BEGIN Provided data

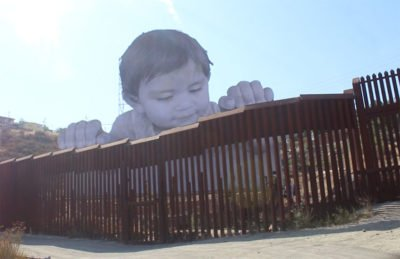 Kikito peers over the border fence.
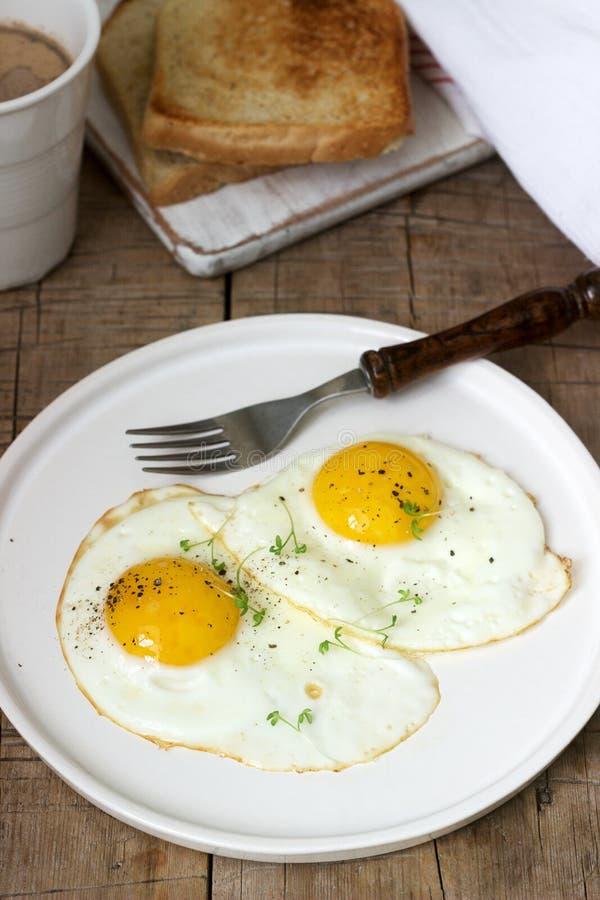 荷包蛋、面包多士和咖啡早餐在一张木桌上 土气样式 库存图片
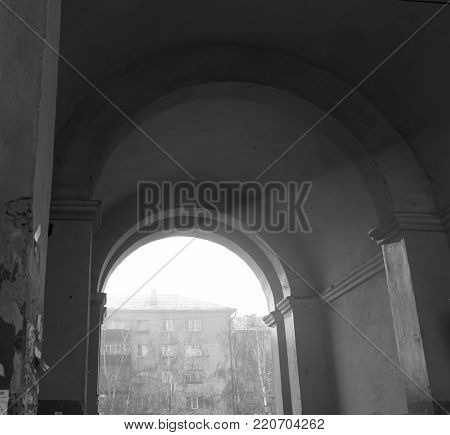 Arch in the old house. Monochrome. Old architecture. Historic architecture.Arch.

END Provided data
BEGIN Provided data

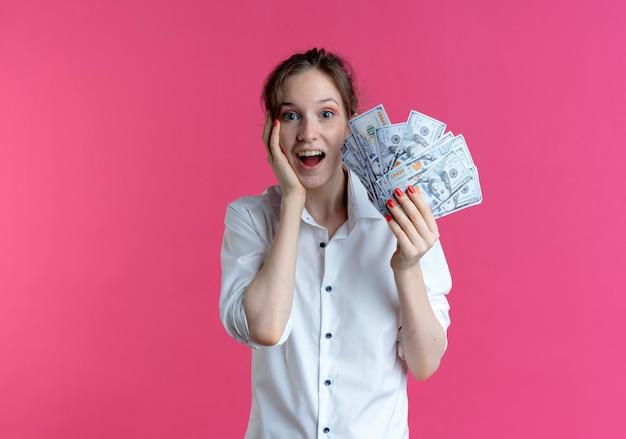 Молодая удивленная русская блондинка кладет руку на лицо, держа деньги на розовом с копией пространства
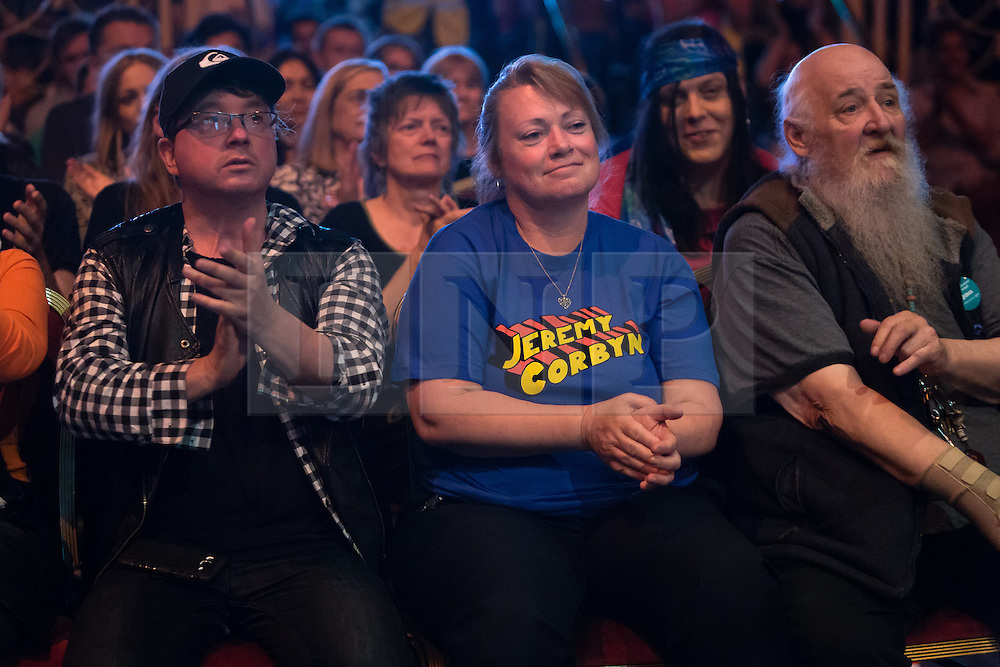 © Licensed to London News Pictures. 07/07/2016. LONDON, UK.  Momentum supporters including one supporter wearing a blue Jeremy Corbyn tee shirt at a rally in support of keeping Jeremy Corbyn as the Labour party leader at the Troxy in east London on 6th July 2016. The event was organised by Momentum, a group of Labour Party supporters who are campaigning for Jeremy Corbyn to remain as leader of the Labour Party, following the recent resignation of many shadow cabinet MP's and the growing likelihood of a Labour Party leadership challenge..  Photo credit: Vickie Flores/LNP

END Provided data

In the entries above, find the line containing "Kikito peers over the border fence." and the line containing "Arch in the"; give again exactly those two lines and every line between them, minus the pictures.

 Kikito peers over the border fence.
 荷包蛋、面包多士和咖啡早餐在一张木桌上 土气样式 库存图片
 Arch in the old house. Monochrome. Old architecture. Historic architecture.Arch.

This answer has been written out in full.